▸ **What to produce**
Show all lines from the listing below that contain "auto".

▸ **Exercise material**

━━━━━━━━━━━━━━━━━━━━━━━━━━━━━━

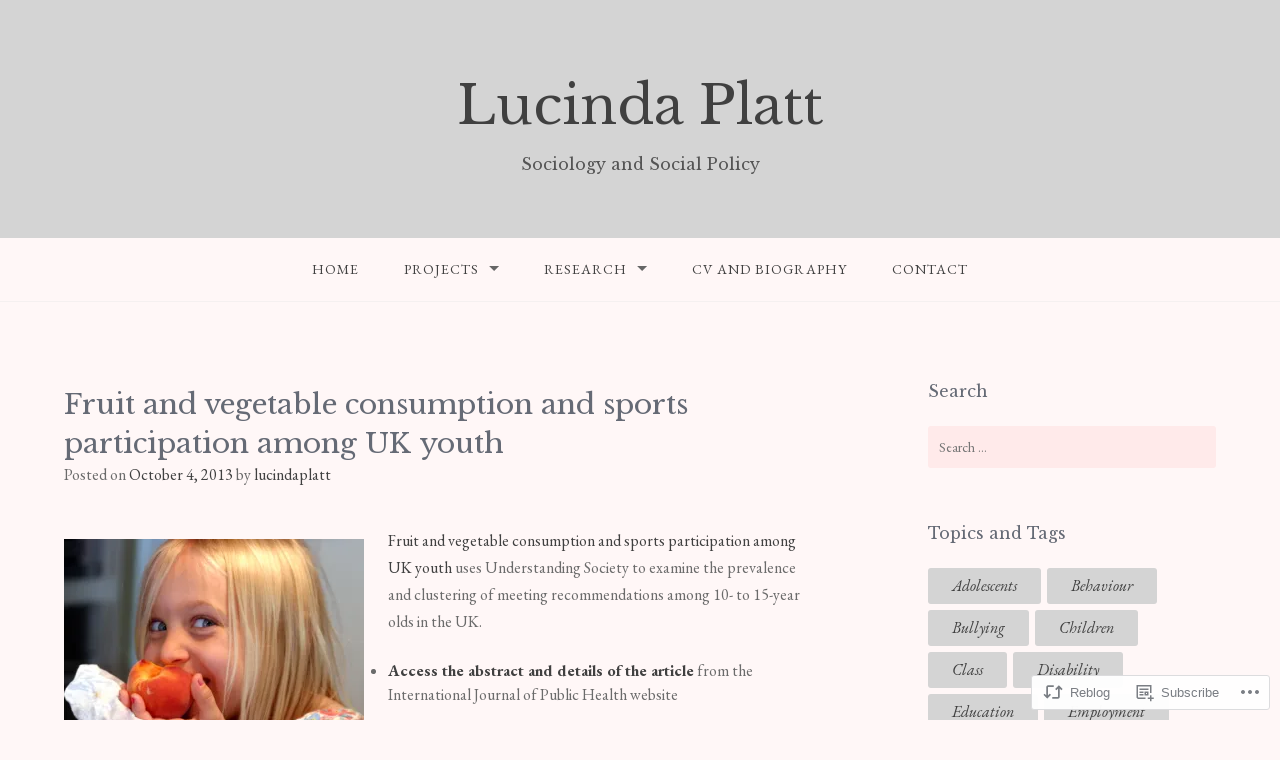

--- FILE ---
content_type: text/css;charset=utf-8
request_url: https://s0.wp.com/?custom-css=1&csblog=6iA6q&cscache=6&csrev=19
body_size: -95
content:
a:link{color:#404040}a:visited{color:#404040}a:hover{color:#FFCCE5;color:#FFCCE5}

━━━━━━━━━━━━━━━━━━━━━━━━━━━━━━

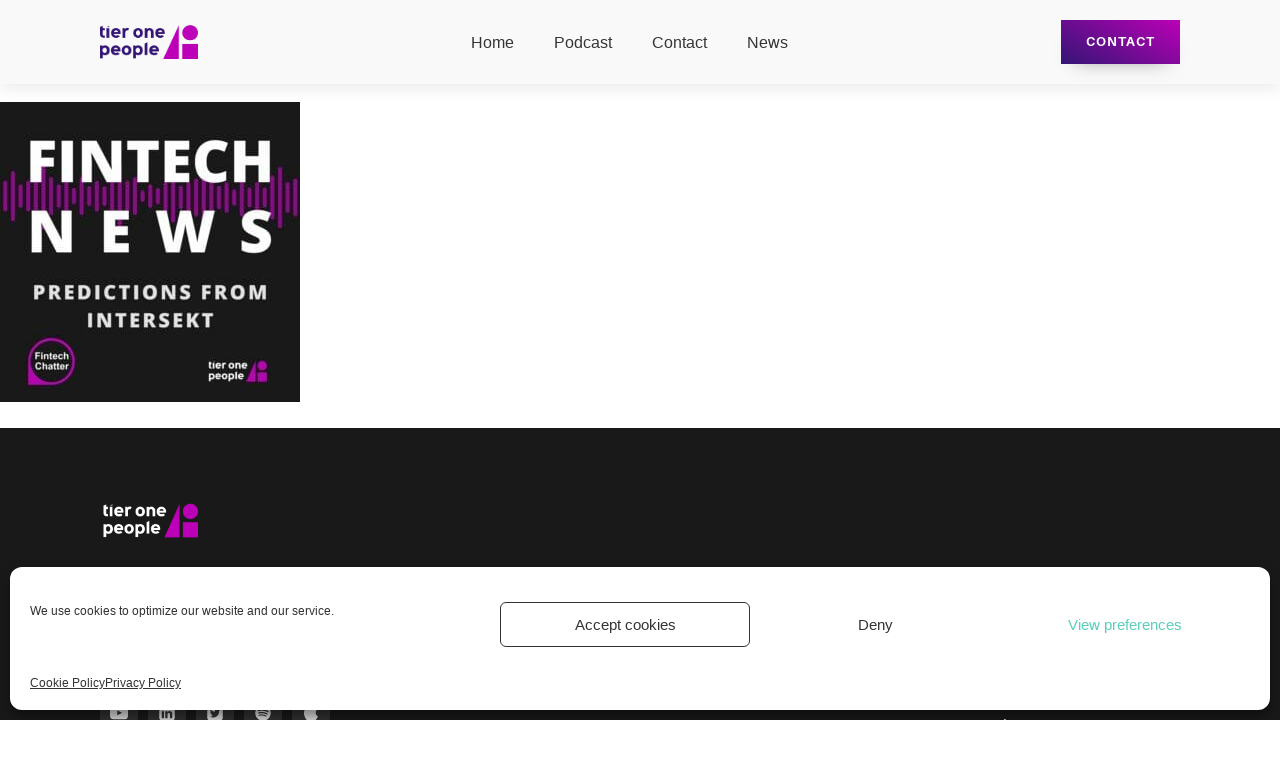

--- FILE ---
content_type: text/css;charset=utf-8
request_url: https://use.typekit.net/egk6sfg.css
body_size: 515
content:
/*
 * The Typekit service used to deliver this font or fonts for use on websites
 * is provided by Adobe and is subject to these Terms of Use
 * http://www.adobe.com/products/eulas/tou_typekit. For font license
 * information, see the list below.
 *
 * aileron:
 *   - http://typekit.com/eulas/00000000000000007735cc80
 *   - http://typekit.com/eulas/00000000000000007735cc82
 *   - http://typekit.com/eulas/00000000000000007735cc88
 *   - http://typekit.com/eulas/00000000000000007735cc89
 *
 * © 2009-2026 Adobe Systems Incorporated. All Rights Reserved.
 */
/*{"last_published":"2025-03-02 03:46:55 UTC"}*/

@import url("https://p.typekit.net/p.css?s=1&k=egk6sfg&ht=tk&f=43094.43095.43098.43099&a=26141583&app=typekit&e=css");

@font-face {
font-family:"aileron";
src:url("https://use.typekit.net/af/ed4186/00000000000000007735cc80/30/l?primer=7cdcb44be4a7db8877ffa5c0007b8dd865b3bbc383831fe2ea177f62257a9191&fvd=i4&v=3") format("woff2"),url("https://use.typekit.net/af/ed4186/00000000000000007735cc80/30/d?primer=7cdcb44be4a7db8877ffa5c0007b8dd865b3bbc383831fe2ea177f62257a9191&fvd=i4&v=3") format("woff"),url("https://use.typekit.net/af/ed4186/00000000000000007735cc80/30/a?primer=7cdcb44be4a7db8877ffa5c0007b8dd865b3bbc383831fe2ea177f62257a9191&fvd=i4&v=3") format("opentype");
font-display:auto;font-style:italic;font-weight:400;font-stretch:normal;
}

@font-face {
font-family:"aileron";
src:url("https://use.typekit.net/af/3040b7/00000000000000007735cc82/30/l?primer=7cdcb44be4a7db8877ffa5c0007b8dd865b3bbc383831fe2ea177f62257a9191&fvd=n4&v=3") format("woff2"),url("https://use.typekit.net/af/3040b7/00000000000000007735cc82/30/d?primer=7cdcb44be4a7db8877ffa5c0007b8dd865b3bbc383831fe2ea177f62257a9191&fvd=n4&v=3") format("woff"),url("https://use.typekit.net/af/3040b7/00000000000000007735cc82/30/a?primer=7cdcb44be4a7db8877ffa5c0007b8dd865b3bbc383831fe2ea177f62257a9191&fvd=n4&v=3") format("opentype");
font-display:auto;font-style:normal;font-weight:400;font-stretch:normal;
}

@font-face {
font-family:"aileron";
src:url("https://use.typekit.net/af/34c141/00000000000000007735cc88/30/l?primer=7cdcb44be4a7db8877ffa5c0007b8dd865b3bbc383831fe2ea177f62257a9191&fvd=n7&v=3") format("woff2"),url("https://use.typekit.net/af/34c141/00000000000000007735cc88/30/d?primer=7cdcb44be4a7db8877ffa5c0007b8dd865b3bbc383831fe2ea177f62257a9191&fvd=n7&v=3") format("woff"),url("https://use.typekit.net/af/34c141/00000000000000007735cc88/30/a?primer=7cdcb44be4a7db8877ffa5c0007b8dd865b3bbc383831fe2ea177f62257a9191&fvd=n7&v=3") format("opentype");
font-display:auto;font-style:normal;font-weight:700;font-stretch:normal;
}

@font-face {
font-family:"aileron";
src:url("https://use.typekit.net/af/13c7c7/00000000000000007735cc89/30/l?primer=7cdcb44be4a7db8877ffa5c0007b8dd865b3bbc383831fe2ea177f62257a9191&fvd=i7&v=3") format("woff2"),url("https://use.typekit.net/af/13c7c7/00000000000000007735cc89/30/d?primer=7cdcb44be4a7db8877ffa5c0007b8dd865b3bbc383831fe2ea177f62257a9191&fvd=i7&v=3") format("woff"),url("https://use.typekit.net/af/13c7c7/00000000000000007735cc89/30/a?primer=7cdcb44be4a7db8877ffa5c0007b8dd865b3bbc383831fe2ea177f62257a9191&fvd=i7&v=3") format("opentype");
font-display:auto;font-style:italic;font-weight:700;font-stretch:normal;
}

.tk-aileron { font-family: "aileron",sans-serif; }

━━━━━━━━━━━━━━━━━━━━━━━━━━━━━━

▸ **Response area**
font-display:auto;font-style:italic;font-weight:400;font-stretch:normal;
font-display:auto;font-style:normal;font-weight:400;font-stretch:normal;
font-display:auto;font-style:normal;font-weight:700;font-stretch:normal;
font-display:auto;font-style:italic;font-weight:700;font-stretch:normal;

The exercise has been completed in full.